North Carolina State Parks Waterways Cool And Refresh The Mind, Body and Soul
By Susan Allison-Dean, RN, MS, AHN-BC, CCAP is a Board Certified Advanced Holistic Nurse, CEO & Founder of The Nature Nurse™, PLLC. Follow @TheNatureNurse on Social Media
Have you ever noticed that some of your best ideas come while you are in the shower, that you sleep like a baby after a warm bath, or you’ve found yourself miles away from your beach chair in what seemed like an effortless stroll down the beach? These experiences are real and are now validated by science. The common link to these, and other wonders, is water.

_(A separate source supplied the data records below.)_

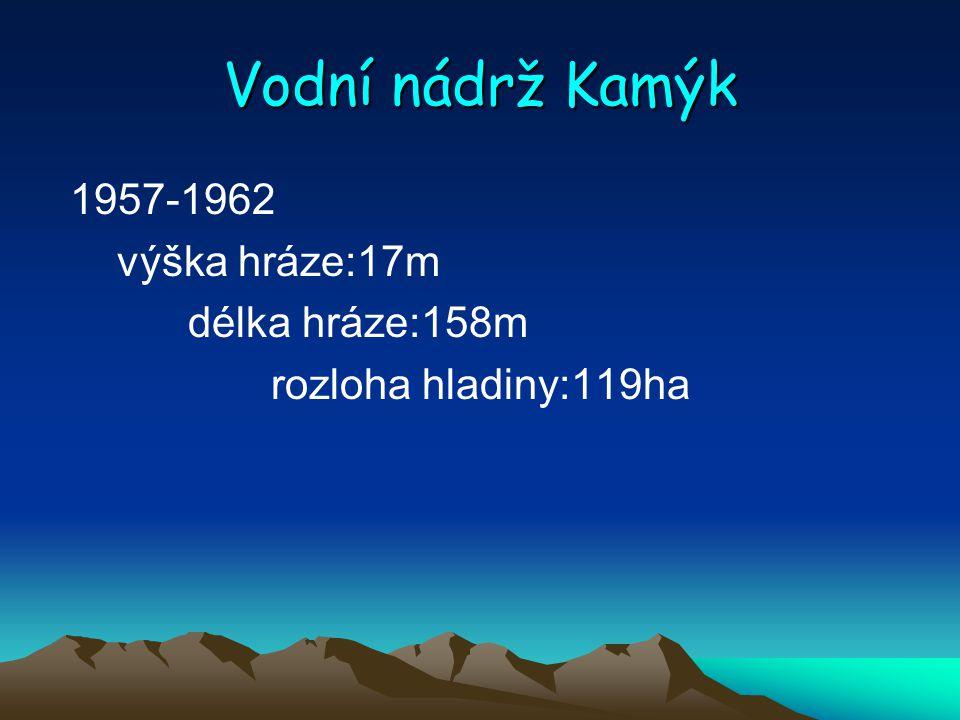 Vodní nádrž Kamýk 1957-1962 výška hráze:17m délka hráze:158m rozloha hladiny:119ha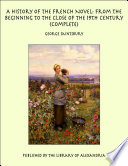 A History of the French Novel  From the Beginning to the Close of the 19th Century  Complete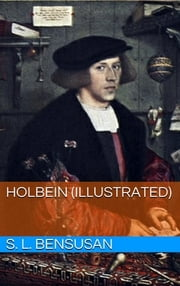 Holbein (Illustrated) ebook by S. L. Bensusan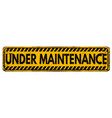 under maintenance vintage rusty metal sign vector image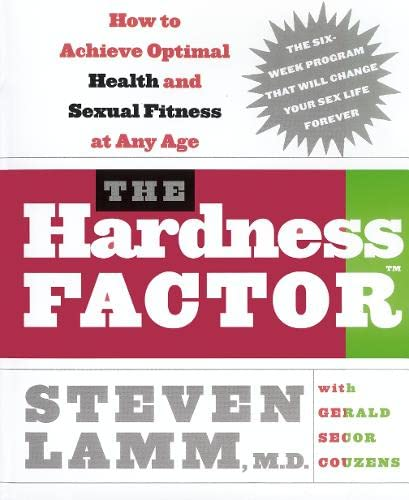 the-hardness-factor-how-to-achieve-your-best-health-and-sexual-fitness-at-any-age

Modern science, which now allows us to study the brain as never before, is exploring the ways our brain reacts to healthy water. The results are astonishing. The state of mind that water can ease us into even has a name, Blue Mind. Blue Mind is a term created by Dr. Wallace J. Nichols, a marine biologist passionate about not only turtles but also water and its ability to impact our cognitive, emotional, psychological, social, physical, and spiritual health. Nichols defines Blue Mind as; “a mildly meditative state characterized by calm, peacefulness, unity, and a sense of general happiness and satisfaction with life in the moment.” His best-selling book goes by the same name.

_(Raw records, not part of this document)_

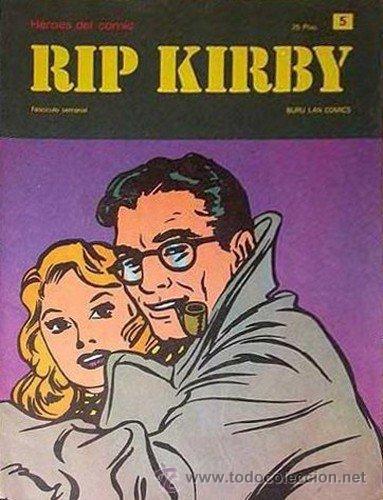 RIP KIRBY LOTE DE 3 Nº (5-6-25) (1973) (Tebeos y Comics - Buru-Lan - Rip Kirby)
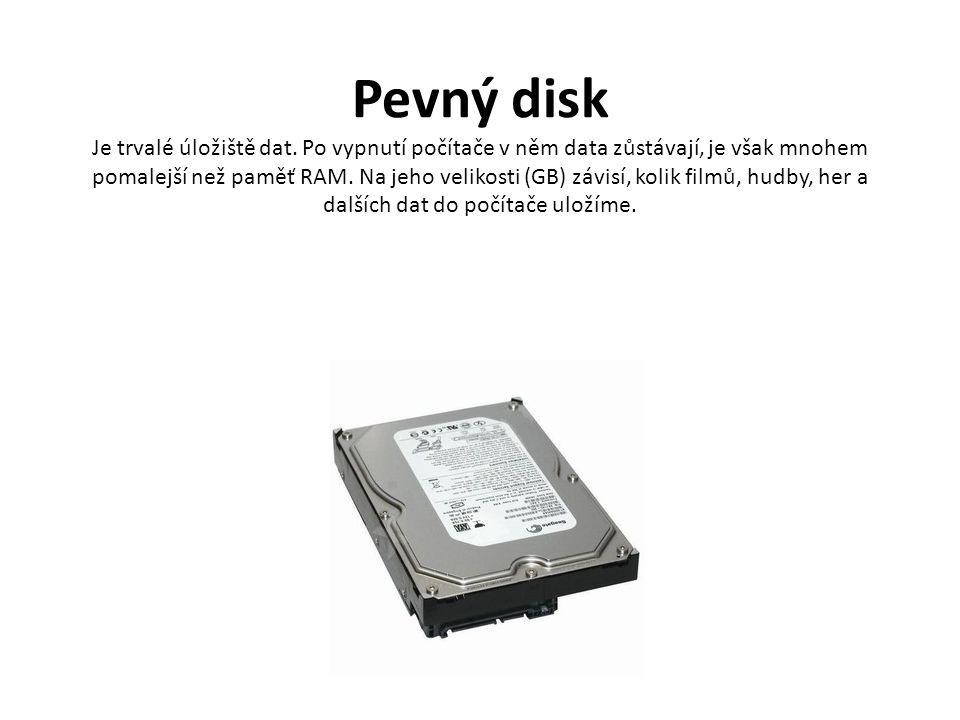 Pevný disk Je trvalé úložiště dat.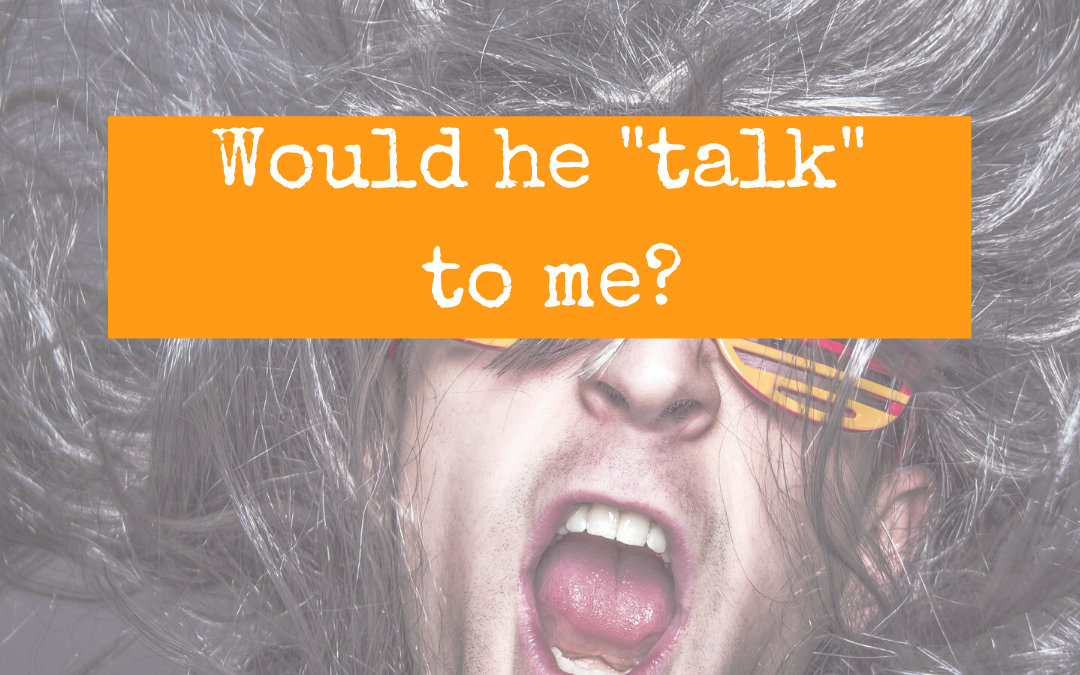 "Would he ""talk"" to me?"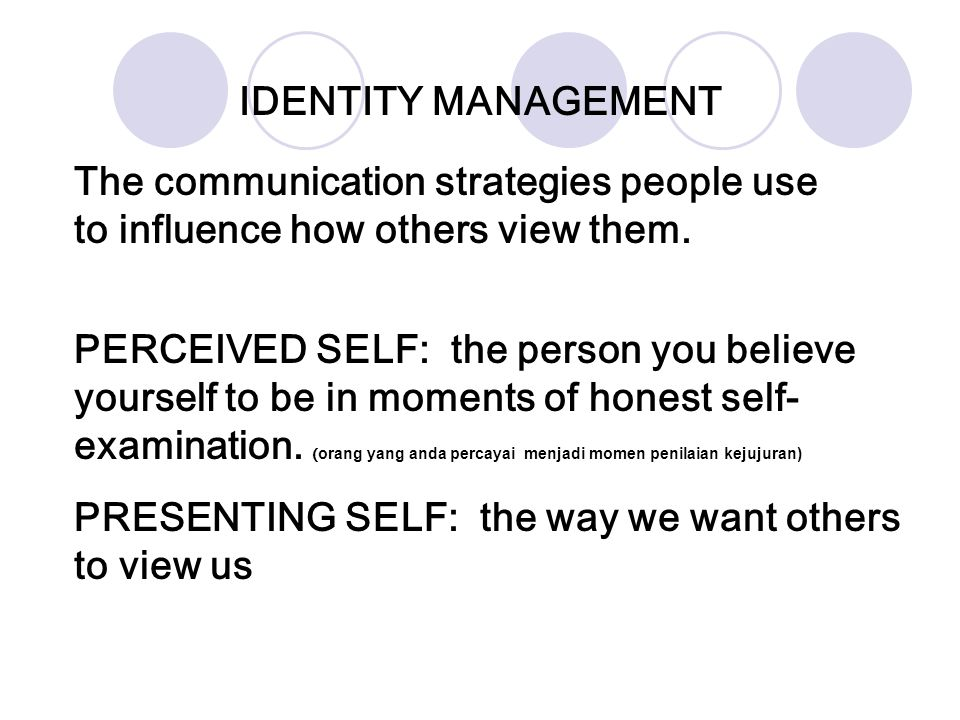 IDENTITY MANAGEMENT The communication strategies people use to influence how others view them.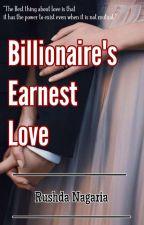 Billionaire's Earnest Love [Under Editing] by Rushda_25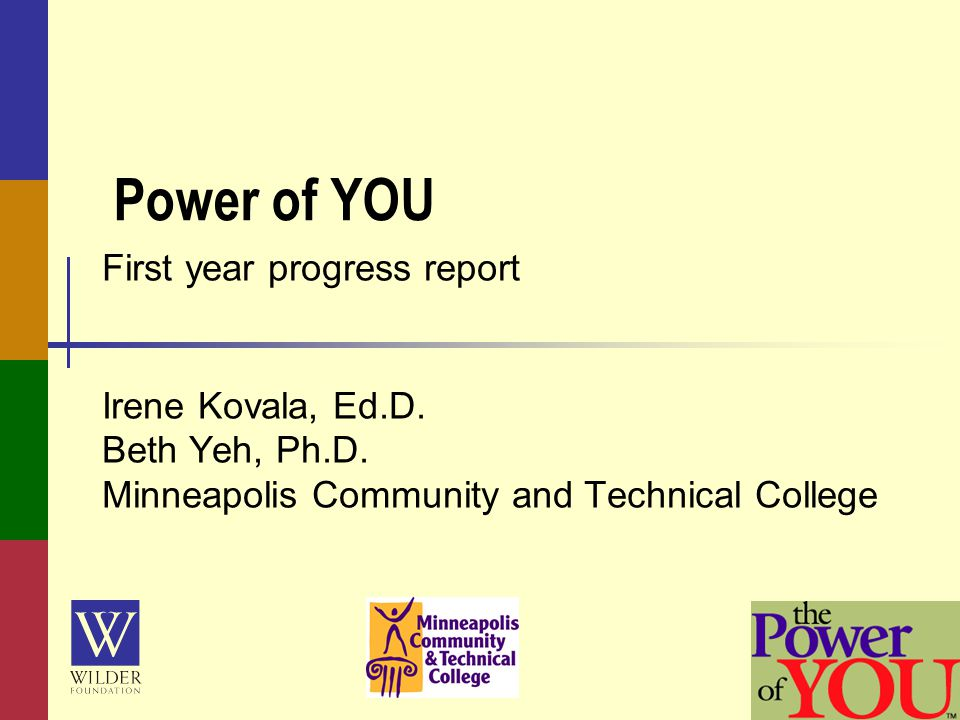Power of YOU First year progress report Irene Kovala, Ed.D.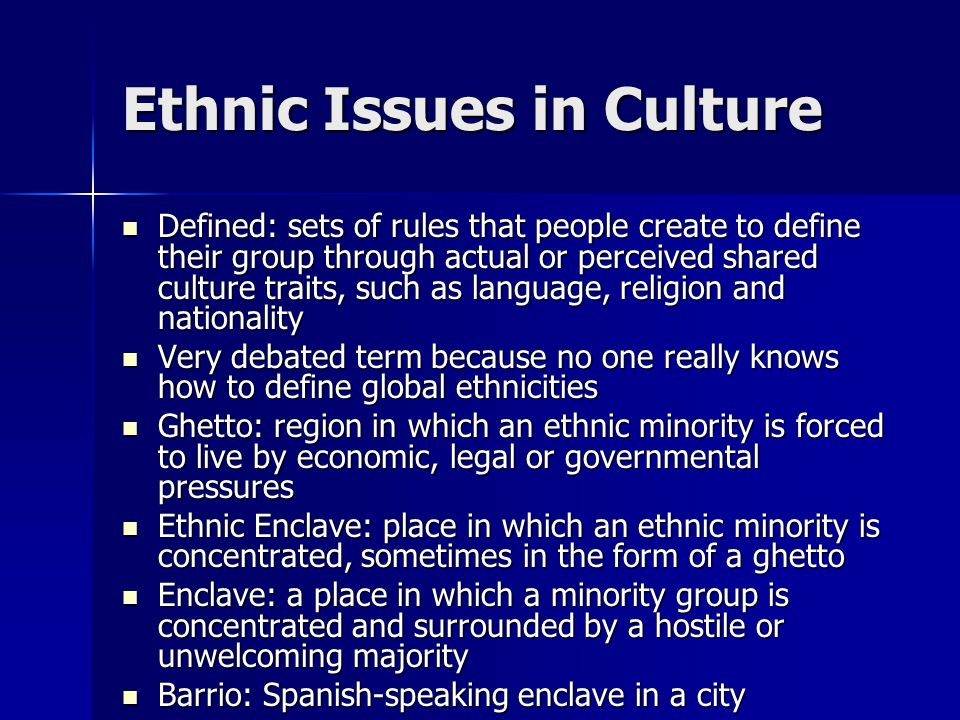 Ethnic Issues in Culture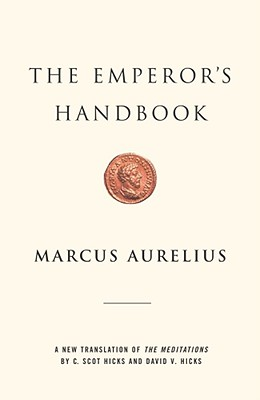 The Emperor's Handbook: A New Translation of The Meditations Cover Image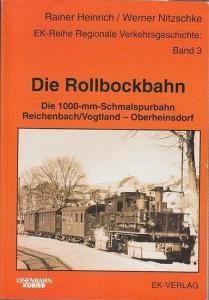 Heinrich, Rainer / Werner Nitzschke: Die Rollbockbahn. Die 1000-mm-Schmalspurbahn Reichenbach / Vogtland - Oberheinsdorf. (EK-Reihe Regionale Verkehrsgeschichte Band 3 ).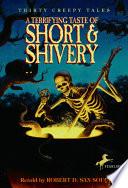 A Terrifying Taste of Short   Shivery
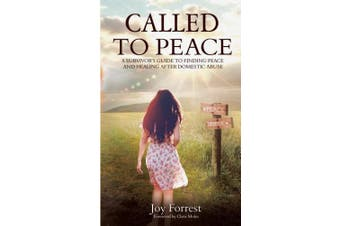 Called to Peace: A Survivor's Guide to Finding Peace and Healing After Domestic Abuse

Across the pond, European Union researchers have created the term Blue Health; studying the links between urban blue spaces, climate, and health.
Just what is the research finding, and how might the waterways of North Carolina’s State Parks help us get into a state of ‘Blue Mind’ and maximize our ‘Blue Health’? Let’s take a look.
Thanks to the emerging field of neuroscience we now know that being in, near, under or by the water can help boost our creativity, calm us, and decrease anxiety. Interacting with water has also been shown to leave us more compassionate towards others and generous.
If we dive deeper into the research on water and our holistic health, we will find that the color blue itself is associated with serenity and is often selected as a favorite regardless of age, gender or ethnicity. Just the sound of water, be it from crashing waves, a babbling stream, or the lapping of the water against a boat, can trigger us to relax. A nurse colleague of mine who cares for oncology patients uses the sound of the ocean to help patients find solace while in the hospital for chemotherapy. As she says, “When I play the ocean waves sounds, we both have a chance to escape and go to the beach for a while.”
Cancer patients are not the only ones using the powerful healing benefit of water. Veterans, autistic children, and a host of others are using this as an adjunct therapy with great results. Artists frequently choose to be near water to enhance their creativity. Athletes are engaging with it to maximize their performance.
Compared to green spaces, which we talked about in a previous blog, blue spaces have been found to better support positive relationships. People report feeling more connected. Spending time with others is a key motivation to visit coastal and inland waters. The Mappiness Study in which study participants self-reported their mood states on an app in order to find out when, where, and why we are feeling our happiest, found that people reported being happier in marine and coastal settings. Visits to inland water settings were found to create happiness levels similar to green settings. Another study found that people living in urban areas are retreating to nature that includes water because they find it the most restorative.
Whether we choose to vacation, explore or connect with nature filled with green, blue or both, may have something to do with our personality type. A study done in Boston found that people who are extroverted are more likely to vacation by the ocean while introverts prefer the mountains. Do these findings seem to apply to you?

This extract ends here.